Die Cofa 2014, die freilich auch auf spektakuläre Spitzen setzt – der Renner dürfte diesmal ein angebotenes Gemälde von Marc Chagall bei Van Vertes sein –, ist denn auch ein wunderbares Forum für Galerien wie Kirbach: Dort ist ein vielschichtiger, aber gleichwohl meditativer Stimmungsraum zu sehen, in dem zeitlos schöne Ostasiatika mit zeitgenössischer Kunst eine anregende Liaison eingehen dürfen. Man könnte solche Stände, wohldurchdacht wie sie sind, am Stück einpacken und als Dauerausstellung präsentieren. Museal eingerichtete Messepräsenz, wie sie bei den Galerien Swetec – mit einem hinreißenden Brodwolf-Kabinett und überraschenden Köpfen von Hede Bühl – oder Schlichtenmaier – wo man Dialogen zwischen Hölzel, Steinbrenner und Götz, Hoehme, Thieler und Stöhrer oder Baumeister und Bissier in hellem Licht lauschen kann – zu sehen sind, machen den hohen Stellenwert der Kölner Messe aus. Mit Galerien wie Maulberger oder Hennemann sind hier die modernen Klassiker auf größter Fläche ausgebreitet. Aber auch die Bandbreite an sich gibt der Messe ein grandioses Standing: Sie reicht von Oldtimern, welche zu den teuersten Objekten der Messe gehören, über die Inkunabeln der Klassischen Moderne in der Kunst bis hin zum Schmuck und Mobiliar, dessen feinste Beispiele bei Landau zu finden sind. Zum größten Teil sind starke Positionen vertreten, aus dem Expressionismus und dem Informel kann man an den meisten Ecken Beispiele finden, und auch sensationelle Einzelfunde wie eine atemberaubend gut erhaltene »Liegende Kuh« von Ewald Mataré bei Ludorff oder zwei Hoehme-Arbeiten, die ein Expertenteam an den bereits erwähnten Stand von Schlichtenmaier lockte. Die Liste könnte weiter ergänzt werden: Adolf Luther (401 contemporary), Andy Warhol (insbesondere bei der Galerie des Modernes) oder Christian Rohlfs (Utermann), um nur ein paar zu nennen. Gegenüber den hochpreisigen Arbeiten wird auch die gute Kunst unter 5000 Euro gewürdigt: Dafür wurde eigens ein Young Collectors Room eingerichtet, bei dessen Aufbau sogar die Direktorin Hand anlegte. Wer sollte besser wissen als sie, wie wichtig die junge Generation für den Bestand eines soliden Kunsthandels ist.

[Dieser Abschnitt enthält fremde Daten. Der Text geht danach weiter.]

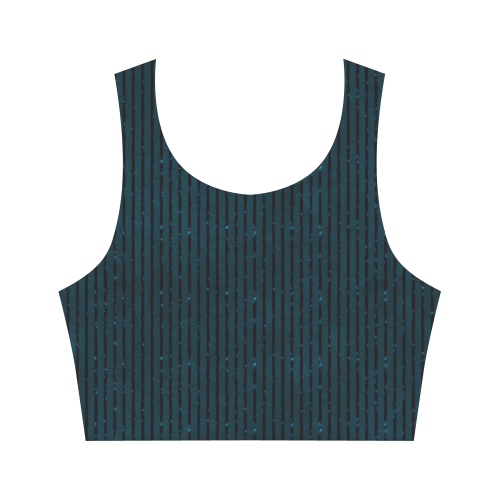 Turquoise Glitter Stripe Women's Crop Top (Model T42)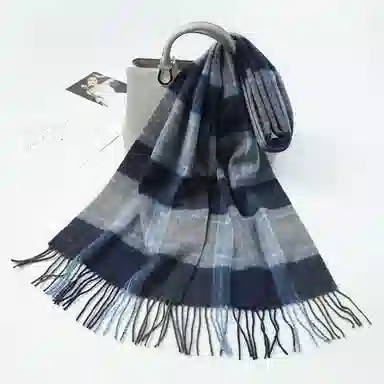 一米画纱 柔软亲肤长款加厚保暖时尚休闲气质格纹流苏潮流舒适 绵羊毛 绒线围巾 男女同款情侣款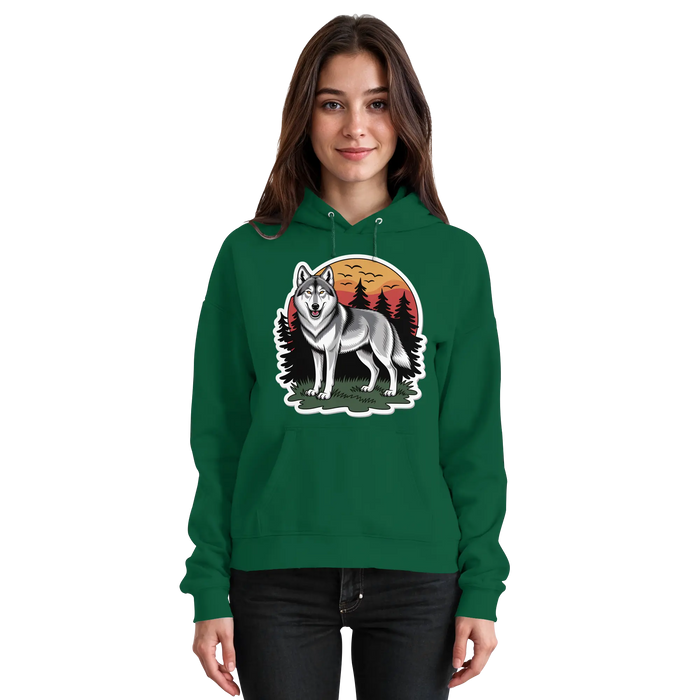 Front view of Arvenzo Lone Dusk unisex hoodie in bottle green with a simple, classic design and comfortable fit.
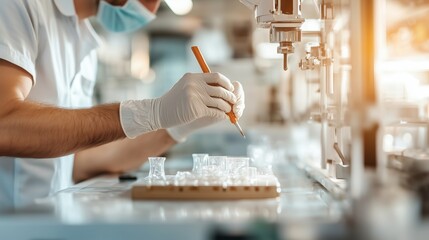 Poster - Scientist conducts experiment in laboratory using precise instruments and glassware during daytime research session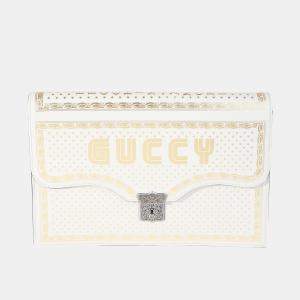 Gucci White Calfskin Leather Star Printed Star Printed GUCCY Portfolio Clutch Bag 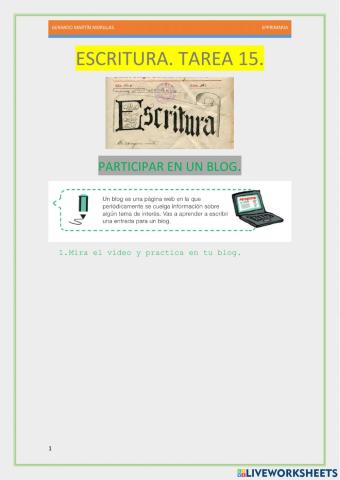 Escritura. Tarea 15.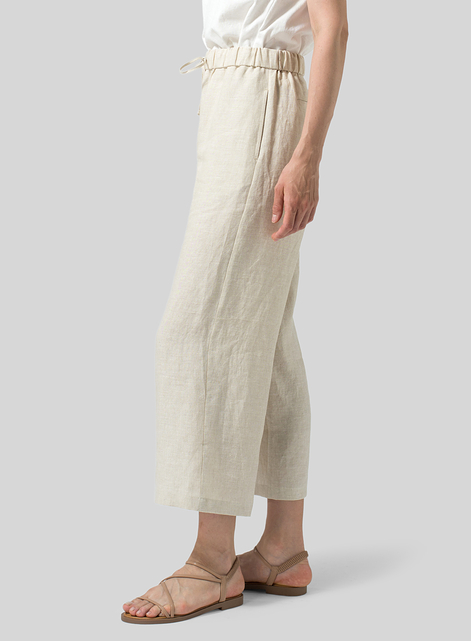 Linen Drawstring Cropped Pants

Einen besonderen Glanz verleiht dieser Messe die Kunst von Leiko Ikemura, die von der Galerie Greve vertreten wird. Sie ist die ideale Besetzung, weil ihre Bildsprache die klassisch-moderne Zeit wie aus dem Schatten heraus zu zitieren weiß und zugleich nach vorne verweist, indem sie die Verletzlichkeiten von Mensch und Natur anmahnt in einer Zeit, wo die seelischen und ökologischen Gleichgewichte aus dem Lot geraten sind. All dies prangert Ikemura nicht mit tosenden Farbtönen an. Vielmehr verbindet sie – ganz ihrem Naturell als Künstlerin entsprechend – das philosophisch fundierte Wissen um die Fremdheit des Einzelnen in seinem ihm je verliehenen Dasein und das seismografische Gespür für die Fragilität des Gemüts. Der Mensch verschmilzt in ihren zarten Lasurmalereien mit der Landschaft, während die Plastiken von Ikemura einer fantastischen Welt entsprungen zu sein scheinen: Nie kann man sagen, ob hier die märchenhafte Kindfigur sich in ein Tier verwandelt oder ob ein tierisches Wesen zu einer feenhaften Erscheinung mutiert. Eine solch atemberaubende Imaginationskraft, die jeglicher Härte entbehrt, ist weiblich durch und durch, auch wenn man die Ursprünge dieser Kunst weniger im Gender-Gezwänge verorten kann als in der Gedankentiefe japanischer Symbolräume. Die Künstlerin selbst ist zwischen den Welten zu Hause: 1951 geboren in Tsu, Japan, studierte sie in Osaka, Sevilla und Granada. Über einige Jahre hinweg in der Schweiz führte ihr Weg sie nach Köln, wo sie seit 1985 lebt. Nachdem sie 1991 eine Professur in Berlin erhalten hatte, weitete sich ihr Tätigkeitsfeld auch auf die Bundeshauptstadt aus. Von der deutschen Kunstszene ist sie nicht wegzudenken.